[Rows of spatial question data]
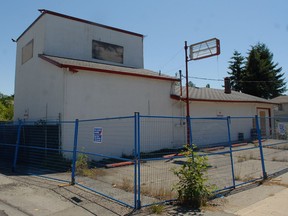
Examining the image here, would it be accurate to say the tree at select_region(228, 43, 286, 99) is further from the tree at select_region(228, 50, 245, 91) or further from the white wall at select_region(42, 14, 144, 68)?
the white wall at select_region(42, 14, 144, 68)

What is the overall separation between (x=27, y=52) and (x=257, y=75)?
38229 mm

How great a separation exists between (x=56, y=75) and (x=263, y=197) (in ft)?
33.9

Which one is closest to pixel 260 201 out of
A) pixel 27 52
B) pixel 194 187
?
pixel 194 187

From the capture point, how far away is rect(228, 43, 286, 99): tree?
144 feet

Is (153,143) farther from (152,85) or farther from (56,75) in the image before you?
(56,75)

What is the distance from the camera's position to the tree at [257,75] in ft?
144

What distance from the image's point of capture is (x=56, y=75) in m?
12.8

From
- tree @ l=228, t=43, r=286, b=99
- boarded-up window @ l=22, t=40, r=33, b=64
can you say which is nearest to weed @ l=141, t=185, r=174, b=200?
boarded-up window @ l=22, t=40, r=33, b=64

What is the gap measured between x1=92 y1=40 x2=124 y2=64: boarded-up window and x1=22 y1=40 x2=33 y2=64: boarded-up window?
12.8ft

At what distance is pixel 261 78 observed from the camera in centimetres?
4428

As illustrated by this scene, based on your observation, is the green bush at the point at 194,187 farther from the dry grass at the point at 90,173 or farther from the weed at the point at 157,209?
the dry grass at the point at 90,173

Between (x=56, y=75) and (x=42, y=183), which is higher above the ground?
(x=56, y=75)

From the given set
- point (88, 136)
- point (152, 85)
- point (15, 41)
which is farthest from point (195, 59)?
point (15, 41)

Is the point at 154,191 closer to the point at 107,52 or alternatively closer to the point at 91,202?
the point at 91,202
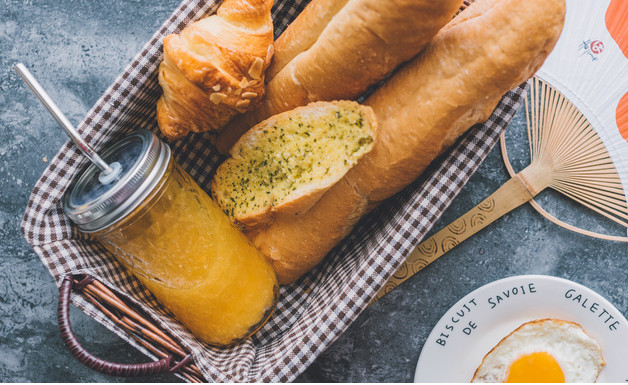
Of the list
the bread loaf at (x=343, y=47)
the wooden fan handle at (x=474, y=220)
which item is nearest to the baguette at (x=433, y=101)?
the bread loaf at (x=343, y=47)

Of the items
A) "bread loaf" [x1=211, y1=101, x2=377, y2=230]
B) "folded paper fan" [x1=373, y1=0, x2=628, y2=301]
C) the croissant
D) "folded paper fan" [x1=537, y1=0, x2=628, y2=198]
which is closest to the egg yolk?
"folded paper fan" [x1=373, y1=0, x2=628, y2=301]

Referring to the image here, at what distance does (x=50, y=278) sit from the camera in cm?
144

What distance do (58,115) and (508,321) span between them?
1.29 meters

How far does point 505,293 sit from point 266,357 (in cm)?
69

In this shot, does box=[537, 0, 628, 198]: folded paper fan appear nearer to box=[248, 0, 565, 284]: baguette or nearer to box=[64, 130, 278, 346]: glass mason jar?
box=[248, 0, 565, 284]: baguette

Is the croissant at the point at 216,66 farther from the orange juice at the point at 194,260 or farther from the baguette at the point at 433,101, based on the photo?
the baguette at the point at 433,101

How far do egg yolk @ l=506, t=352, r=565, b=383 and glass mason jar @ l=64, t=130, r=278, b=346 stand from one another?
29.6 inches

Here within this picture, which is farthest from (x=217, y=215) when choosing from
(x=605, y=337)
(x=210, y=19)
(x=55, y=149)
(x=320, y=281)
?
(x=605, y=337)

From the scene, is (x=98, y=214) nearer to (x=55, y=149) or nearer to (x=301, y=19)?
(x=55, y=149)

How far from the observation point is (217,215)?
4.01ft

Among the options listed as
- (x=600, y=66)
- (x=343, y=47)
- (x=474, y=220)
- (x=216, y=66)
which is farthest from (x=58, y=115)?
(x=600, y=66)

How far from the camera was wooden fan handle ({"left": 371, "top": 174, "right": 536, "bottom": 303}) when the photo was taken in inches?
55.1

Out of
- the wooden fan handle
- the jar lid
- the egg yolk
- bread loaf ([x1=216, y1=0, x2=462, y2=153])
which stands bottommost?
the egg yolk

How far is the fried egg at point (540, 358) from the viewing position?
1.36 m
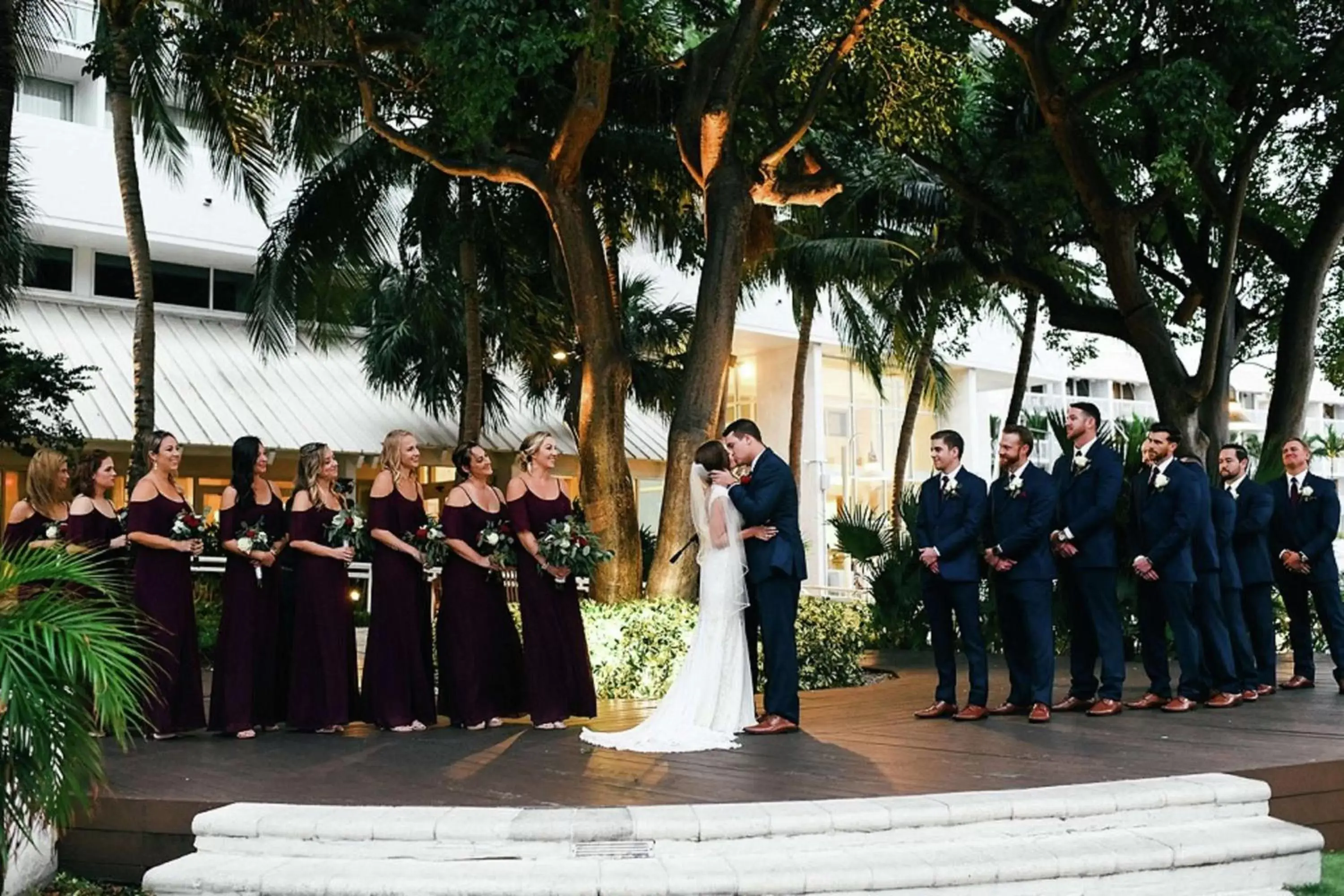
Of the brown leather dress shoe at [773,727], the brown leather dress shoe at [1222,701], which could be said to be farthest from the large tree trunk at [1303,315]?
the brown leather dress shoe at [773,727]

--

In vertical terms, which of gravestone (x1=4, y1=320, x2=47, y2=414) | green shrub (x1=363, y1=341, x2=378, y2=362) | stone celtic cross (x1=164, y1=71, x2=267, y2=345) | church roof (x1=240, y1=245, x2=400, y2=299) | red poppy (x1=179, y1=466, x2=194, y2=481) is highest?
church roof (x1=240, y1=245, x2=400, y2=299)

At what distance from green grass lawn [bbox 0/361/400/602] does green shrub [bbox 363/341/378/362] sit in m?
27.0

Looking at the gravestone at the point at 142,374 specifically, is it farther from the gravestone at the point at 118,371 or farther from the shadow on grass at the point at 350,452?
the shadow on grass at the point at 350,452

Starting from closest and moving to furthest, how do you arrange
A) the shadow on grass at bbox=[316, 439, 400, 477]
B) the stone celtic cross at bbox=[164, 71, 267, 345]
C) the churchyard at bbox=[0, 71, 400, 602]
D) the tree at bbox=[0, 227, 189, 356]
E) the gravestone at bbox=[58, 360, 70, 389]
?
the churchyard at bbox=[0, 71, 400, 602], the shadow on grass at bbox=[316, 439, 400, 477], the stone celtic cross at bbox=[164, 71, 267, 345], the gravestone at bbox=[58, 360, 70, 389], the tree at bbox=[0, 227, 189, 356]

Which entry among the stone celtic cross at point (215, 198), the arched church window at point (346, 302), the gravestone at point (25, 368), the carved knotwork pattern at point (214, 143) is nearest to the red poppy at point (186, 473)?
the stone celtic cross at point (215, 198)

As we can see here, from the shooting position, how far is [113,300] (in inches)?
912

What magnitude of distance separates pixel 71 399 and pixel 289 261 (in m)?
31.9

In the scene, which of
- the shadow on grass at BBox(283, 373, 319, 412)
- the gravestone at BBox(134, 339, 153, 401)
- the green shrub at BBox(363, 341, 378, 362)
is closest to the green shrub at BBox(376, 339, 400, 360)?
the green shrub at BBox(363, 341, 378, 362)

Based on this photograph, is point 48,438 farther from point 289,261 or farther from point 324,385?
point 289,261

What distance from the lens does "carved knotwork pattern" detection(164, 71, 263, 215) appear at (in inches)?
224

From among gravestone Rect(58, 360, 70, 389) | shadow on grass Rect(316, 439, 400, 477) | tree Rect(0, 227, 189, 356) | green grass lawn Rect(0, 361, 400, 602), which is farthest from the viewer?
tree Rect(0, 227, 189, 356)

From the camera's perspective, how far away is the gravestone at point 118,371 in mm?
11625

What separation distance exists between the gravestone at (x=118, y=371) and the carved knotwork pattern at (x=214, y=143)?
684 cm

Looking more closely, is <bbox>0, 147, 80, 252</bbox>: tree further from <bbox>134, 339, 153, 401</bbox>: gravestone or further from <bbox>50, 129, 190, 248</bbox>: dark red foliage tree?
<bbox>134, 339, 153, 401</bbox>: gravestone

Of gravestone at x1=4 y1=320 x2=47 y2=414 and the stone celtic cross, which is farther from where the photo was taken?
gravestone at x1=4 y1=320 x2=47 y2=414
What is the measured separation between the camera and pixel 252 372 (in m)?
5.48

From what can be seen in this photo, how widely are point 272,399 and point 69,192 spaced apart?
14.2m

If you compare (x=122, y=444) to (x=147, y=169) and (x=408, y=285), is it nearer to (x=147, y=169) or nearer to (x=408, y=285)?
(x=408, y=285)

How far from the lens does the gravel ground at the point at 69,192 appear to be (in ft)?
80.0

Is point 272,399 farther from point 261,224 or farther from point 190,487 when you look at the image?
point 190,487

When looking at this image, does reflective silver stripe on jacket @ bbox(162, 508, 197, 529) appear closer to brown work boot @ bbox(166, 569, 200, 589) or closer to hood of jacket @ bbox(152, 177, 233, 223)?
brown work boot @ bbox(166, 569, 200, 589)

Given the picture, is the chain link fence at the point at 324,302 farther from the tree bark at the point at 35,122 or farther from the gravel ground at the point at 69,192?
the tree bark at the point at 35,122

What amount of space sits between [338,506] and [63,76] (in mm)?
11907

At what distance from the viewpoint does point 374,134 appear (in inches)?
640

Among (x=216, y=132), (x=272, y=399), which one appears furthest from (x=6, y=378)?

» Problem: Can you repeat the listing word for word, starting at the line that contains "Is point 272,399" and ending after the line that contains "Among (x=216, y=132), (x=272, y=399), which"?

» The solution:
Is point 272,399 farther from point 261,224 or farther from point 190,487 when you look at the image?
point 190,487

When looking at this image, does reflective silver stripe on jacket @ bbox(162, 508, 197, 529) appear closer to brown work boot @ bbox(166, 569, 200, 589) or closer to hood of jacket @ bbox(152, 177, 233, 223)?
brown work boot @ bbox(166, 569, 200, 589)

Given the picture, is the chain link fence at the point at 324,302 farther from the tree bark at the point at 35,122 or farther from the gravel ground at the point at 69,192?
the tree bark at the point at 35,122

What amount of space sits between [338,506] and [63,76] (in mm)?
11907

At what distance from the viewpoint does point 374,134 appear (in inches)?
640

Among (x=216, y=132), (x=272, y=399), which one appears furthest from (x=6, y=378)?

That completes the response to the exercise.